Knowledge and Talent
According to business consultant and prolific business author Edward E. Gordon, “the majority of businesses around the world are underperforming precisely because their most significant assets — their employees’ knowledge and talent — are unwittingly being suppressed or underdeveloped.”
To help companies cope with the looming talent shortfall, Gordon offers a variety of strategies they can use to improve their chances of finding and hiring talented, knowledgeable and productive people.
Gordon’s battle plan for fixing the broken system that prepares the future work force begins with a detailed description of the forces that have created the problem.
The first challenge is a changing, global economy. The second force is the population shift that is taking place as Baby Boomers retire and birthrates decline. And the third pressure that is causing the growing talent shortfall is an outdated and broken educational system that is failing to prepare students with the skills they need to help companies succeed in the near future.
Gordon explains that the combination of these three forces creates an untenable situation in which more people are unemployed while companies can’t fill their jobs because prospective employees don’t have the skills they need.
After introducing the problem, Gordon methodically presents a well-designed solution.
First, he pinpoints the locations on the planet where talented labor is most in demand. While detailing the global reality of a broken education-to-employment system, he emphasizes that even countries such as India and China, which have benefited from outsourcing in the past, are beginning to see talent shortfalls in their own labor pools. He also describes how higher wages and improved economies are helping these countries bring back the brainpower that was once drained by promises of prosperity elsewhere.
Tracking labor problems across 25 countries and demonstrating the work force demographics, globalization challenges and education-to-employment system beneath the surface of each, Gordon focuses on the largest issues that each region faces and points out the major factors that should be addressed.
In the second half of Winning the Global Talent Showdown: How Businesses & Communities Can Partner to Rebuild the Jobs Pipeline, Gordon examines how countries and organizations can grow the talents and skills of their people, as well as why they should make changes in their approaches.
Fascinating research and insights pour from Winning the Global Talent Showdown. For example, while describing the benefits of hiring and retaining older workers, Gordon cites a 2005 Towers Perrin report that shows how doubling the retention of employees over the age of 50 boosts costs only 1 to 3 percent, but replacing them with younger employees “results in high one-time turn-over costs, up to 39 percent of their total compensation.”

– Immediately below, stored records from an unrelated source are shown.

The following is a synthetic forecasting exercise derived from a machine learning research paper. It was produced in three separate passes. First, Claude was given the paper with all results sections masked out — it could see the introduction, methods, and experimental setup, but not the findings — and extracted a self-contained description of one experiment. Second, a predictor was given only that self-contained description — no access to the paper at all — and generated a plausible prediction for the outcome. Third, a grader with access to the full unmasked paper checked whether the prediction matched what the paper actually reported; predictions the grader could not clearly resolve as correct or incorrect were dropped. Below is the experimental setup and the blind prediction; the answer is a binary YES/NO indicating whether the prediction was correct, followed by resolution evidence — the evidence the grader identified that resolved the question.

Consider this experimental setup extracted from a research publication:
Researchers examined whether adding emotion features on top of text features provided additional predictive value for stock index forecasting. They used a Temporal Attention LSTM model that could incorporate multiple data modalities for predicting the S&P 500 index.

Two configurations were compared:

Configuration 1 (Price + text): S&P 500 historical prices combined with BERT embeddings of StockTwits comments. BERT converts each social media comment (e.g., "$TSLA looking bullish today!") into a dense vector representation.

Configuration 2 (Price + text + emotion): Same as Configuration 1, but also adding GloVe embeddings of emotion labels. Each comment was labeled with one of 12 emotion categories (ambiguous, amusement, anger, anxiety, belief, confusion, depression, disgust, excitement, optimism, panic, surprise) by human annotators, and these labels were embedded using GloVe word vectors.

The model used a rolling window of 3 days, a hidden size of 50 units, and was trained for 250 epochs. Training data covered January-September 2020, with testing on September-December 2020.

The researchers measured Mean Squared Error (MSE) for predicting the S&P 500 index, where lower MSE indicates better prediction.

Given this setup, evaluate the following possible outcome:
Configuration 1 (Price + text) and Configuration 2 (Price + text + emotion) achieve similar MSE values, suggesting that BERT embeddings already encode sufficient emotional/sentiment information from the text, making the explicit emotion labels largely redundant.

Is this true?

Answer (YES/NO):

To show businesses how to fix the education-to-employment system, Gordon offers a five-point approach. This plan includes using continuous education, building training and development programs to create talent, offering a blend of classroom and technology-based learning, collaborating with community partners, measuring the return on investment of internal and external learning programs, and investing money in human capital and physical capital to reach a business’ goals.
Through case studies from around the world, Winning the Global Talent Showdown describes how innovative partnerships can improve how businesses recruit and develop better people while increasing employee performance.